ACTION ITEM: Reproduce the first line of the material below and each line after it, exactly, through the line containing "scientific name: Trichosurus vulpecula", and give nothing more.

● ● ●

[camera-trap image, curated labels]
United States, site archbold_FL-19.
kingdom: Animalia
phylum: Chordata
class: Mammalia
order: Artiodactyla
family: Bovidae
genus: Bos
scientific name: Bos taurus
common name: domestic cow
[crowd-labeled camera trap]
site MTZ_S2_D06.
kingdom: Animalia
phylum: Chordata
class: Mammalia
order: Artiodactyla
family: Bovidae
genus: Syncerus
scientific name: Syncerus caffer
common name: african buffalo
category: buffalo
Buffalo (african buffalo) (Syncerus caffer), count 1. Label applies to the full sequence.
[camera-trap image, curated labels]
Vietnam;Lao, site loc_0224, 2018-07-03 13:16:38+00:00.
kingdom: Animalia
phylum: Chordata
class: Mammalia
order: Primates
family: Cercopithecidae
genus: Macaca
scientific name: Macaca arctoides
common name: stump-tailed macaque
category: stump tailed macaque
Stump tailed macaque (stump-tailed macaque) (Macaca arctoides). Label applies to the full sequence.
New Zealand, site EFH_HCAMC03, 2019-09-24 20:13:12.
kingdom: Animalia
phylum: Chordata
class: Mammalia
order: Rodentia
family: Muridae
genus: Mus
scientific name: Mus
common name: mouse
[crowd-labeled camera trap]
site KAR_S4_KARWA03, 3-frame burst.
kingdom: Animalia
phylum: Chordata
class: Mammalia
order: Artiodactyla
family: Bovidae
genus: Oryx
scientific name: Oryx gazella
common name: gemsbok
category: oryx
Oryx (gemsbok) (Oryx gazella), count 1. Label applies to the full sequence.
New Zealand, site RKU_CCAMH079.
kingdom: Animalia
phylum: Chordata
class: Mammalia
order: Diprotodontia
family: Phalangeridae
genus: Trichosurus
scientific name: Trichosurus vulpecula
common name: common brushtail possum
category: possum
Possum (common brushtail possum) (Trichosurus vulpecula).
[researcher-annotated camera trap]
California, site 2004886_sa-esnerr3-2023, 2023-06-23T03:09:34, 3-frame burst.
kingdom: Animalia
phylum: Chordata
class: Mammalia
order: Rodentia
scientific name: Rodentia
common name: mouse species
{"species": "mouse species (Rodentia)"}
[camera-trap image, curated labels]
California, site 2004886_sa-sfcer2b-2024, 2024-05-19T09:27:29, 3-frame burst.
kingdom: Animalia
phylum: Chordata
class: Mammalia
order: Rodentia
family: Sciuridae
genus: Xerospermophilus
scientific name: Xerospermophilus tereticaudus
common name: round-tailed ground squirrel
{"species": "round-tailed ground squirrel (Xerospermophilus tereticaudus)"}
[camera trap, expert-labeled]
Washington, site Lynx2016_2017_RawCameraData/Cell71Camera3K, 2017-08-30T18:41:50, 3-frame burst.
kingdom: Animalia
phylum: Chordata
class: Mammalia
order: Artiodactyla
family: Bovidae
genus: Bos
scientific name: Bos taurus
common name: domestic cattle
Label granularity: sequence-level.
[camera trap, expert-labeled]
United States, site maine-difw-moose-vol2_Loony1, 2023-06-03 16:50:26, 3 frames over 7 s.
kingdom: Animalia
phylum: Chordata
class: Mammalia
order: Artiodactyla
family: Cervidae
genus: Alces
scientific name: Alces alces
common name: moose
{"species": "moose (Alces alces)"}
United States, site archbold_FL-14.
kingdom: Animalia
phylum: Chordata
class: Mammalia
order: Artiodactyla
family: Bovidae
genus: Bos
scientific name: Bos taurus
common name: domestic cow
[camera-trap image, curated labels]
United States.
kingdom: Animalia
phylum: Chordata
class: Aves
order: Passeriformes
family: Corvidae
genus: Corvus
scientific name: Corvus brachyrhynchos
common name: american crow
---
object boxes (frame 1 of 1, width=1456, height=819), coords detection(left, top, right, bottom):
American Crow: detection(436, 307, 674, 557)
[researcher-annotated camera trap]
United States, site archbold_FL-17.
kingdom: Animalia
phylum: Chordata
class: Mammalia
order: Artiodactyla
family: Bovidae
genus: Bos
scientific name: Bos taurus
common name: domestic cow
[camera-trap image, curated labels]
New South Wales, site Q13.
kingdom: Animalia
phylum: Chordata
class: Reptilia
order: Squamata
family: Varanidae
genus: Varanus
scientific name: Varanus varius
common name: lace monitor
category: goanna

● ● ●

RESPONSE AREA:
[camera-trap image, curated labels]
United States, site archbold_FL-19.
kingdom: Animalia
phylum: Chordata
class: Mammalia
order: Artiodactyla
family: Bovidae
genus: Bos
scientific name: Bos taurus
common name: domestic cow
[crowd-labeled camera trap]
site MTZ_S2_D06.
kingdom: Animalia
phylum: Chordata
class: Mammalia
order: Artiodactyla
family: Bovidae
genus: Syncerus
scientific name: Syncerus caffer
common name: african buffalo
category: buffalo
Buffalo (african buffalo) (Syncerus caffer), count 1. Label applies to the full sequence.
[camera-trap image, curated labels]
Vietnam;Lao, site loc_0224, 2018-07-03 13:16:38+00:00.
kingdom: Animalia
phylum: Chordata
class: Mammalia
order: Primates
family: Cercopithecidae
genus: Macaca
scientific name: Macaca arctoides
common name: stump-tailed macaque
category: stump tailed macaque
Stump tailed macaque (stump-tailed macaque) (Macaca arctoides). Label applies to the full sequence.
New Zealand, site EFH_HCAMC03, 2019-09-24 20:13:12.
kingdom: Animalia
phylum: Chordata
class: Mammalia
order: Rodentia
family: Muridae
genus: Mus
scientific name: Mus
common name: mouse
[crowd-labeled camera trap]
site KAR_S4_KARWA03, 3-frame burst.
kingdom: Animalia
phylum: Chordata
class: Mammalia
order: Artiodactyla
family: Bovidae
genus: Oryx
scientific name: Oryx gazella
common name: gemsbok
category: oryx
Oryx (gemsbok) (Oryx gazella), count 1. Label applies to the full sequence.
New Zealand, site RKU_CCAMH079.
kingdom: Animalia
phylum: Chordata
class: Mammalia
order: Diprotodontia
family: Phalangeridae
genus: Trichosurus
scientific name: Trichosurus vulpecula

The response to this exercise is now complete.